EXTRACTED TEXT:
┌────────

Dr. Ray’s Answer
I was in private practice for 34 years and did both psychological testing and therapy.
I evaluated criminal defendants' competence to stand trial and sanity at the time of the offense, parents and children in contested divorce and custody cases, children for learning and attention problems and applicants for Social Security Disability.
On the therapy side I saw children and adults for problems such as depression, anxiety, post traumatic stress and dissociative disorders such as multiple personality disorder, now known as dissociative disorder. I have colleagues who do neuropsychological assessments of people suspected of brain dysfunction, marriage counseling, therapy with substance abuse issues,therapy for gender identity issues, and I could list more.
Obviously no one could do all of these but the range of issues is enormous. If you have a basic interest in the field you will never be bored!
Dr. Ray recommends the following next steps:
- The American Psychological Association's web site has some information about clinical speccialties at www.apa.org/careers
K. Michie Harriss’s Answer
One of the nice things about being a clinical psychologist is you can specialize within a very wide range of presenting problems, age ranges, and other patient or client variables. I worked mostly in child and family clinic settings, so the problems usually were about a child's behavior, such as not getting along with others, difficulty learning in school, breaking rules, etc., or their feelings, such as anxiety or depression. Because young people are constantly maturing and developing physically, mentally, and socially, the kinds of problems they tend to have are different in different age-ranges.

└────────

SUPPLIED MATERIAL:
┌────────

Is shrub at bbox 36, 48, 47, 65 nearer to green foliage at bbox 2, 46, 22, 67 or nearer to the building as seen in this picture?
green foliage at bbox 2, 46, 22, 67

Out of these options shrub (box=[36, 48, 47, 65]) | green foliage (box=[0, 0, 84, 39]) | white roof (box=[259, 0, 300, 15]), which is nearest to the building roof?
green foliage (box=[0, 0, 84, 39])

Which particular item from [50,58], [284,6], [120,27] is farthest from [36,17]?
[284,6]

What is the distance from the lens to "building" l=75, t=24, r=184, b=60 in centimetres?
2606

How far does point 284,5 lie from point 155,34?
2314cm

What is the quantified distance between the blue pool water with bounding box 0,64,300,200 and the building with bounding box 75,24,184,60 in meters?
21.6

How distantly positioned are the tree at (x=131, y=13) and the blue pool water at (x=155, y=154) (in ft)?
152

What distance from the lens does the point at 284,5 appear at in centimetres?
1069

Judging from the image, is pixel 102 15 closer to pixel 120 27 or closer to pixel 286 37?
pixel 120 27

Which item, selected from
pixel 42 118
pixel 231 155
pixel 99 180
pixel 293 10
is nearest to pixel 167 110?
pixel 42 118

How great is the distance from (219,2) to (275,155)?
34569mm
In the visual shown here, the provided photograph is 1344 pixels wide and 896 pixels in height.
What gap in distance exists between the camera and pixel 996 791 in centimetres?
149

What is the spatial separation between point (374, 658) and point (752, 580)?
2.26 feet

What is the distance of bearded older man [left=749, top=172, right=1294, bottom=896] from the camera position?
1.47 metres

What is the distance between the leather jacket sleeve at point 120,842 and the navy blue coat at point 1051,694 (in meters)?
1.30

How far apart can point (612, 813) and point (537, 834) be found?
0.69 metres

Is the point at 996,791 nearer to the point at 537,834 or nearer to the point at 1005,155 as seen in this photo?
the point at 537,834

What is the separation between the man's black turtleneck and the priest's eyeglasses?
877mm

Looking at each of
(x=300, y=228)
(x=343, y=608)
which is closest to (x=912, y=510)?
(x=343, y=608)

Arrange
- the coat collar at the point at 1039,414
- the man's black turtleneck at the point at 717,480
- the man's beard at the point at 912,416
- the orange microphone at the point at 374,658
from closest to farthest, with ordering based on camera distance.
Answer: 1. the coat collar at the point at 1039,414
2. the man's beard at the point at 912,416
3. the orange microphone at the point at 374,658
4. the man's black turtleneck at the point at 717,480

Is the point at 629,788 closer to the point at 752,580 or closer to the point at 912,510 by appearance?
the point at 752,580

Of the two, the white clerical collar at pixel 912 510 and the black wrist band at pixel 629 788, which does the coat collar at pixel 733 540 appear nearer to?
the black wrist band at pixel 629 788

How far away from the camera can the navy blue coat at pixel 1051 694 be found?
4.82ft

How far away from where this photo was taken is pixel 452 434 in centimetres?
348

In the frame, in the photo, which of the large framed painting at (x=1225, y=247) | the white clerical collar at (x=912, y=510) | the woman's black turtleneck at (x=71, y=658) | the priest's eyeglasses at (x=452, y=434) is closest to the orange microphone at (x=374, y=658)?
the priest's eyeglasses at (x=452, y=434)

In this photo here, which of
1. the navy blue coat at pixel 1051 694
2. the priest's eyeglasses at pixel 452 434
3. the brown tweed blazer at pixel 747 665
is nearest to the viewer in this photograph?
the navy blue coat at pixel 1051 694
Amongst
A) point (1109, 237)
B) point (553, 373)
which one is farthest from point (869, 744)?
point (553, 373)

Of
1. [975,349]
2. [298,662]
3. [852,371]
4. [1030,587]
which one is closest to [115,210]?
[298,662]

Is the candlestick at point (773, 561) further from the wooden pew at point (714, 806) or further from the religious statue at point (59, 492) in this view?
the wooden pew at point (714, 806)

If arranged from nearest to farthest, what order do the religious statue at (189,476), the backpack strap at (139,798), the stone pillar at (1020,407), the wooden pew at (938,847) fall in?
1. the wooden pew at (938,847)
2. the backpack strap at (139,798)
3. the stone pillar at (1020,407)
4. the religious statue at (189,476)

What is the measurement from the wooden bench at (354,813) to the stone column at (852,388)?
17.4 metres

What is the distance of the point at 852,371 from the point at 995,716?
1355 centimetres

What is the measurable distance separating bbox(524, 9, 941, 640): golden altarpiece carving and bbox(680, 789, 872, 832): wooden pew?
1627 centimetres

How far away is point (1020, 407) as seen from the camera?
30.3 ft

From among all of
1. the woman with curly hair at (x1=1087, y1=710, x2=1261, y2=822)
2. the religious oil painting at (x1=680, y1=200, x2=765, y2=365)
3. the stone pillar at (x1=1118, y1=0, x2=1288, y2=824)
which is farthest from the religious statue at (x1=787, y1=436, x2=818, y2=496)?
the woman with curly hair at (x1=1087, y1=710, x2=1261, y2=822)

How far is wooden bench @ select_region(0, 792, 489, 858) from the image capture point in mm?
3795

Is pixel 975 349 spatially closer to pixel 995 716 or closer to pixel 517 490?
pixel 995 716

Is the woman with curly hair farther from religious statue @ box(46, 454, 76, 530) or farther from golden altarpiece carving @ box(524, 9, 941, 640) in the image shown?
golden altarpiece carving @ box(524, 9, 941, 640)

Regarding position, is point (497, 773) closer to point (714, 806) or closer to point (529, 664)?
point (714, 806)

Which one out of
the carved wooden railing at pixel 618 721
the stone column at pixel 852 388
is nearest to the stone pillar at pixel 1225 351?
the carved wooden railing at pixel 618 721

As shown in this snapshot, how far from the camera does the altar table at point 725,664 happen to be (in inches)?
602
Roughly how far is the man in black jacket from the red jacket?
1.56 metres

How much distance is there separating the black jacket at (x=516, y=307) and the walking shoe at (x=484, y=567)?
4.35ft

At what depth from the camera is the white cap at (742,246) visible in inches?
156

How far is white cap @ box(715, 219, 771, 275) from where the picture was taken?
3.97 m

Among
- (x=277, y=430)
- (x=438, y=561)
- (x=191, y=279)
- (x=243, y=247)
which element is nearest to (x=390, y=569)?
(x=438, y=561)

└────────

TASK TO COMPLETE:
Reproduce the text on clinical psychology work word for word, from start to finish. The data above is separate from the text on clinical psychology work.

EXERCISE OUTPUT:
Dr. Ray’s Answer
I was in private practice for 34 years and did both psychological testing and therapy.
I evaluated criminal defendants' competence to stand trial and sanity at the time of the offense, parents and children in contested divorce and custody cases, children for learning and attention problems and applicants for Social Security Disability.
On the therapy side I saw children and adults for problems such as depression, anxiety, post traumatic stress and dissociative disorders such as multiple personality disorder, now known as dissociative disorder. I have colleagues who do neuropsychological assessments of people suspected of brain dysfunction, marriage counseling, therapy with substance abuse issues,therapy for gender identity issues, and I could list more.
Obviously no one could do all of these but the range of issues is enormous. If you have a basic interest in the field you will never be bored!
Dr. Ray recommends the following next steps:
- The American Psychological Association's web site has some information about clinical speccialties at www.apa.org/careers
K. Michie Harriss’s Answer
One of the nice things about being a clinical psychologist is you can specialize within a very wide range of presenting problems, age ranges, and other patient or client variables. I worked mostly in child and family clinic settings, so the problems usually were about a child's behavior, such as not getting along with others, difficulty learning in school, breaking rules, etc., or their feelings, such as anxiety or depression. Because young people are constantly maturing and developing physically, mentally, and socially, the kinds of problems they tend to have are different in different age-ranges.